Women taking the cholesterol-lowering drugs called statins, such as Lipitor or Mevacor, seem to have sharply lower chances of developing breast cancer, according to a study of U.S. female veterans.

Dr. Vikas Khurana from Louisiana State University Health Science Center in Shreveport and colleagues compared statin use among 548 women with a history of breast cancer and close to 40,000 women without breast cancer. The average age of the women was 58 years and a total of 4,771 (about 12 percent) were statin users.

An analysis factoring in age, tobacco and alcohol use, and diabetes showed that statin use was associated with a 51 percent reduced risk of breast cancer, Khurana reported at a press briefing on advances in cancer prevention at the meeting here of the American Society of Clinical Oncology.

Dr. Robert J Mayer from Dana Farber Cancer Institute in Boston who moderated the briefing said: “This study is further evidence that statins have chemopreventive potential.”

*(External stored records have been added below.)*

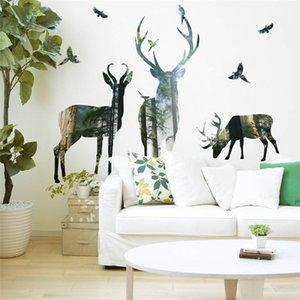 벽 스티커 홈 장식 거실 사무실 장식 3D 효과 벽 데칼 PVC 벽화 예술 포스터 벽지 사슴 숲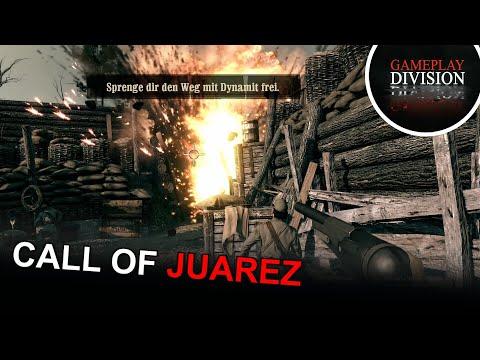 Call of Juarez (Gameplay) - Bound in Blood (German) |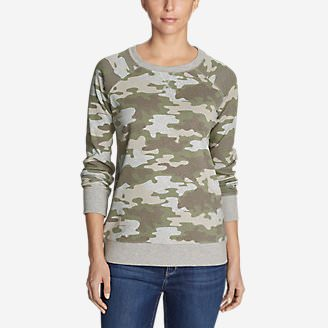 Women's Legend Wash Sweatshirt - Allover Print in Gray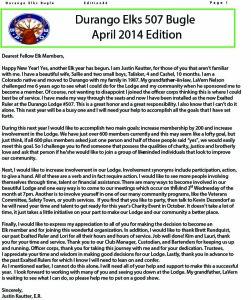 april 2014Buglemail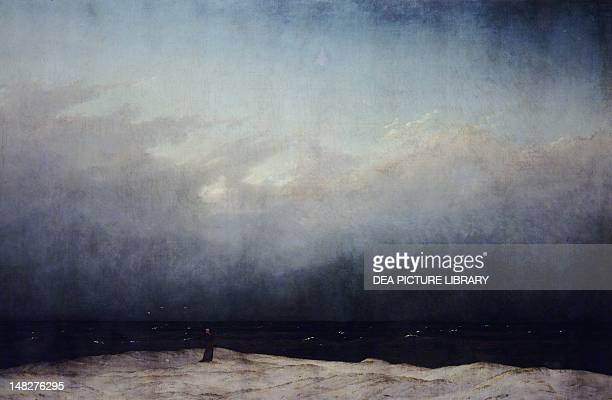 Monk by the Sea, 1808-1809, by Caspar David Friedrich , oil on canvas, 110x171 cm. ; Berlin, Schloss Charlottenburg .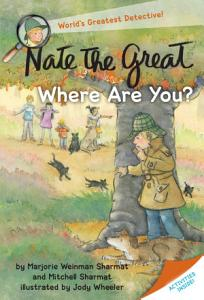 Nate the Great  Where Are You  Book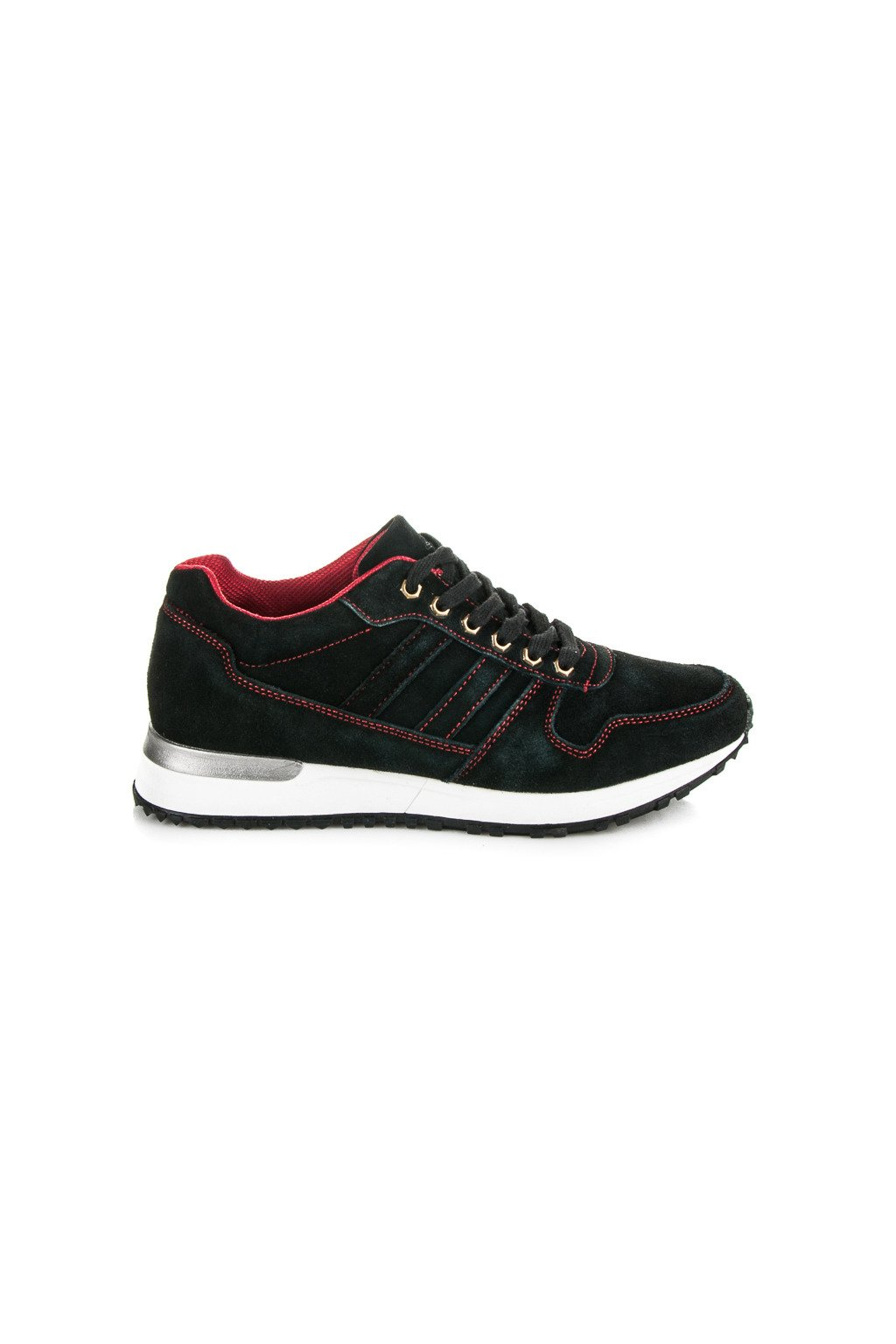 15494749f4ac Výpredaj Pánska obuv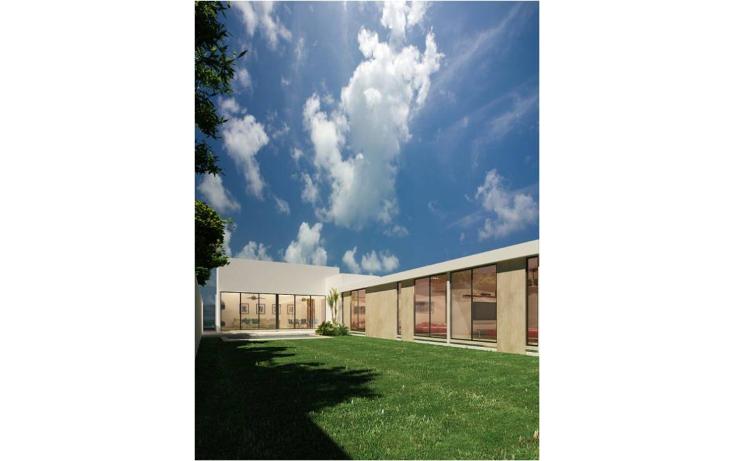 Foto de casa en venta en  , dzitya, mérida, yucatán, 2030764 No. 03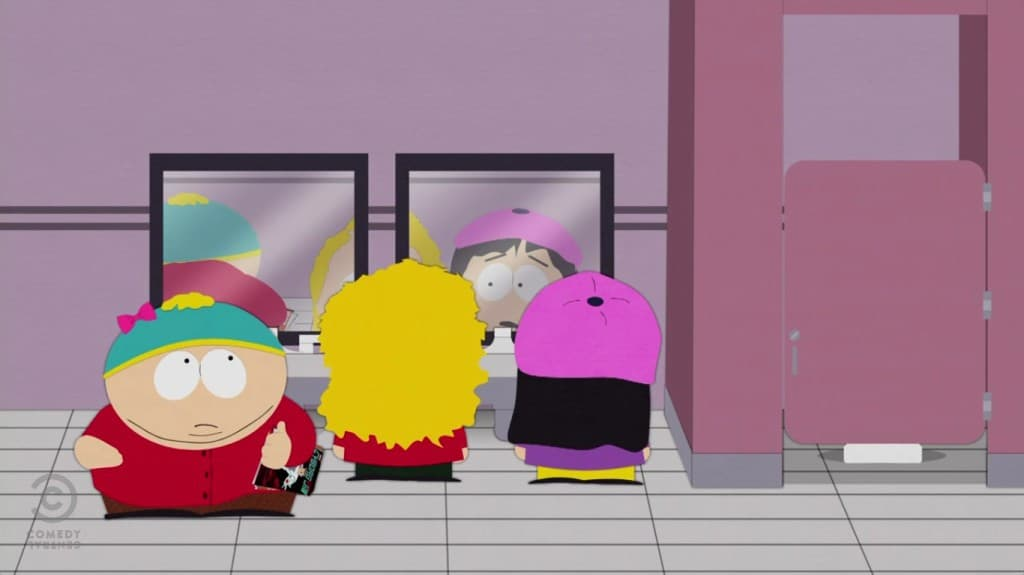 South-Park-Girls-Bathroom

“Does this mean we should be giving statins to everyone? The answer is no. We are not yet ready for that,” Khurana said. “However, this study takes us one step further toward planning a ... trial which could give us that answer,” he added.

Khurana did say that currently there are “some data to suggest that patients with lipid abnormalities and are at high risk for cancer might be preferably put on a statin as compared to other lipid-lower agents, for its presumed cancer prevention action.”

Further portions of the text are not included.